- _SOURCE TEXT_
★ ★ ★ ★ ★ ★ ★
Despite the state the game launched in, I did not hear too many critiques of the narrative of the game. Some promised aspects were definitely half-baked such as the level of decision-making and the difference stemming from the choice of background at the beginning of the game. Although I don’t necessarily disagree with those things and it definitely would have elevated the experience if the game actually delivered on those, I think focusing on those is ignoring the plethora of great things the game actually succeeds in.
This piece will explore the narrative, the characters, the themes and the overall great journey the game brings you on. I’ll first cover what the prologue sets up followed by an exploration of V as a character as well as Johnny Silverhand and the myriad supporting characters that shape the journey of the narrative, both in the base game and the Phantom Liberty DLC.
This piece is not written to give a play-by-play recap of the game’s narrative, but instead jumps more to the analysis of what occurs. However, I have tried to contextualize most of the analysis so that if you don’t remember everything, it should jog your memory and if you haven’t played the game, well first of all, go play the game, but secondly, the analysis should still make sense. Those who have played the game and have a decent memory of it though will get the most out of this.
Prologue

The heart of the prologue in Cyberpunk 2077 is setting up the strong bond between our protagonist V (Vincent or Valerie depending on which gender you chose) and Jackie Welles, an ex Valentino gang member who now did gigs on the side. His own backstory is the first sign of the strong writing present throughout the game. In a very short time, you start to feel kinship with Jackie who introduces the player to the lingo of the game’s world like choom, preem, and gonk, which later will become so normal that you don’t even notice these words as being foreign anymore. His character also epitomizes the melting pot that is Night City. His latino heritage is very present in him as a person, whether that be in the way he talks, his family and connections or just his everyday references. No matter which path you choose, Jackie and his mother along with Misty, his girlfriend, become the only entourage V has in their life.
In almost no time, the game shows you the depth of its worldbuilding and the care taken to craft its characters. The prologue would not work if the game were not able to establish these things. Very early on, we see the theme of family. Jackie’s family, which becomes V’s family, is what anchors both of them in the story and keeps them grounded as characters, straying away from what could have easily been generic protagonists.
Jackie’s story also drives home a principle theme of not just the game, but the cyberpunk motif across media: class divides. Jackie is a street kid. He didn’t have many paths to follow to break out of the chains of the environment he was born into. Despite the protests of his mother, joining a gang was a natural inclination for someone in his position to gain any level of autonomy in a city that binds those to the fates of their birth.
★ ★ ★ ★ ★ ★ ★
- _REQUIRED ACTION_
Please continue the Cyberpunk 2077 essay above, picking up right after its final sentence.

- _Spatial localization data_
★ ★ ★ ★ ★ ★ ★
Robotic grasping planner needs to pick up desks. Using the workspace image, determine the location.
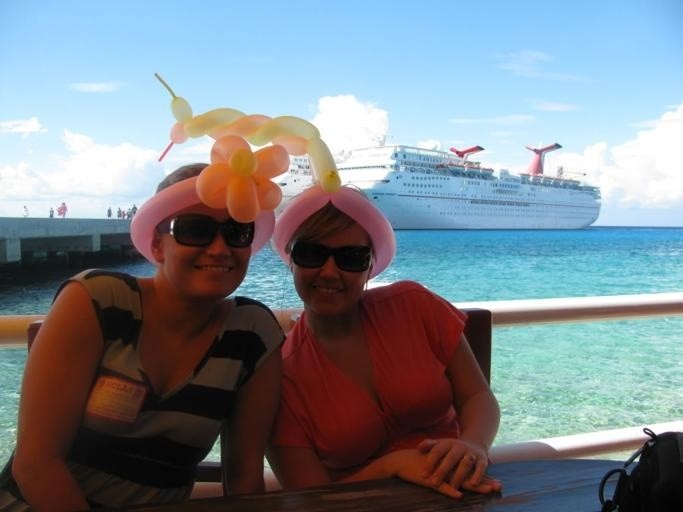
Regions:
[140,459,644,512]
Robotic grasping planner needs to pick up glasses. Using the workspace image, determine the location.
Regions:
[290,239,372,272]
[157,213,255,247]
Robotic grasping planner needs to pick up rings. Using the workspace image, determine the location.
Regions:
[463,453,476,464]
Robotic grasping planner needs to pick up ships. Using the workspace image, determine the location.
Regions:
[267,140,602,230]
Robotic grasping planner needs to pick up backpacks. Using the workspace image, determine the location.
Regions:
[599,428,683,512]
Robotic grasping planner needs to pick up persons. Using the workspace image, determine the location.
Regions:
[48,202,68,218]
[259,184,506,497]
[0,162,283,511]
[106,201,138,222]
[22,206,28,218]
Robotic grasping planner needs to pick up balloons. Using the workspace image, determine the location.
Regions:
[154,66,396,285]
[127,136,291,269]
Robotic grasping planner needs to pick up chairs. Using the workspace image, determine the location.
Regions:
[27,319,232,497]
[457,307,492,388]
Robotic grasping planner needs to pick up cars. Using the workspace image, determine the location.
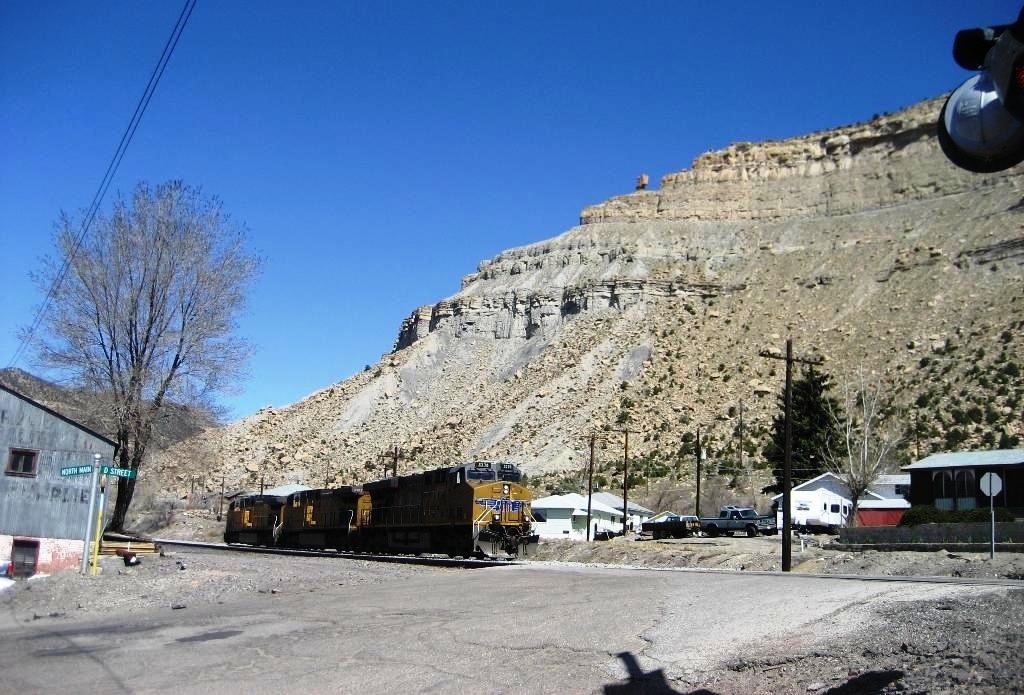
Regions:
[0,561,13,579]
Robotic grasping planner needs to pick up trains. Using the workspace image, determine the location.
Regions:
[224,460,540,562]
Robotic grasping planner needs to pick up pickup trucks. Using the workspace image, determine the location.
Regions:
[700,506,777,538]
[641,516,700,540]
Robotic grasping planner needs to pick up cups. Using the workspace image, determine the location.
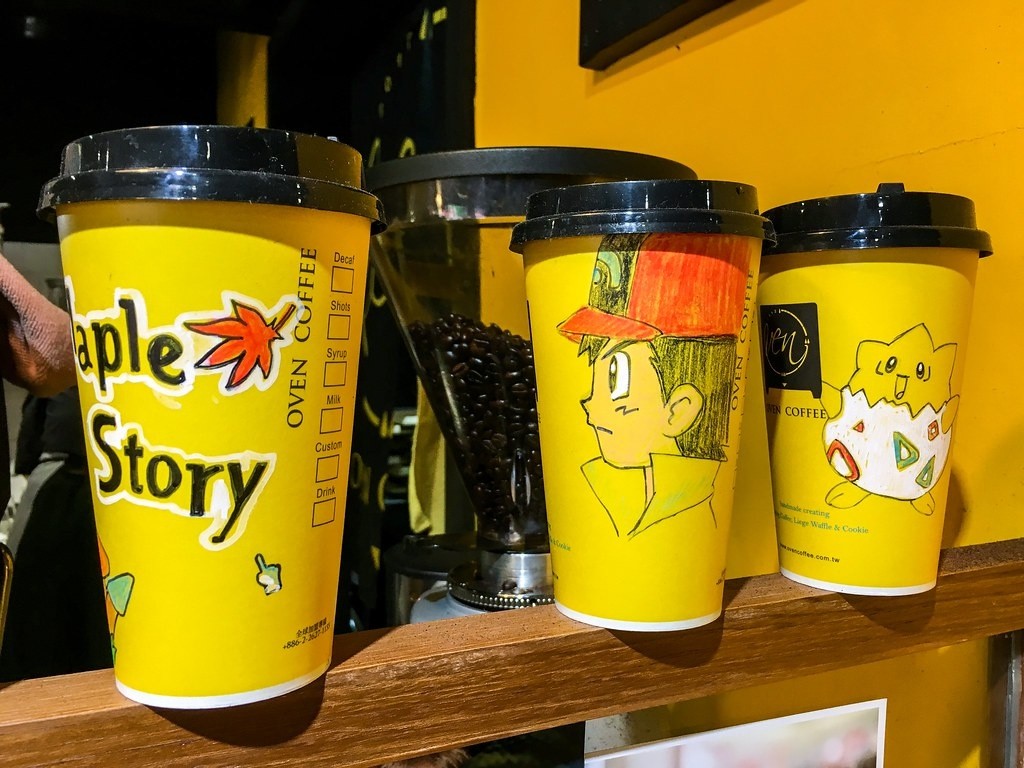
★ ★ ★ ★ ★ ★ ★
- _EXERCISE OUTPUT_
Jackie’s dream to hit it big and become a legend so that he could have the life he dreamed of for himself and his family is difficult to not get behind. Even though the method he’s using to get there may not be legal, the way that life in 2077 is set up, there is no other way. In that sense, compared to most you see in the game, Jackie’s motivations are easily the best. In his pursuit of dangerous outcomes, his driving force is to improve the lives of those around him. Even V cannot claim to have similar altruistic goals in mind.
– Jackie Welles
“I’m always never not nice.”
Jackie is just so hard to not love that you almost see what’s coming next. In classic fashion, the character set up to be the heart, soul and moral compass for the protagonist meets an early fate as he’s flatlined at the conclusion of the prologue in what was to be the gig that finally made Jackie and V legends in Night City and would allow them to achieve the things they had set out to.
– Jackie Welles
“Death is but the final flourish”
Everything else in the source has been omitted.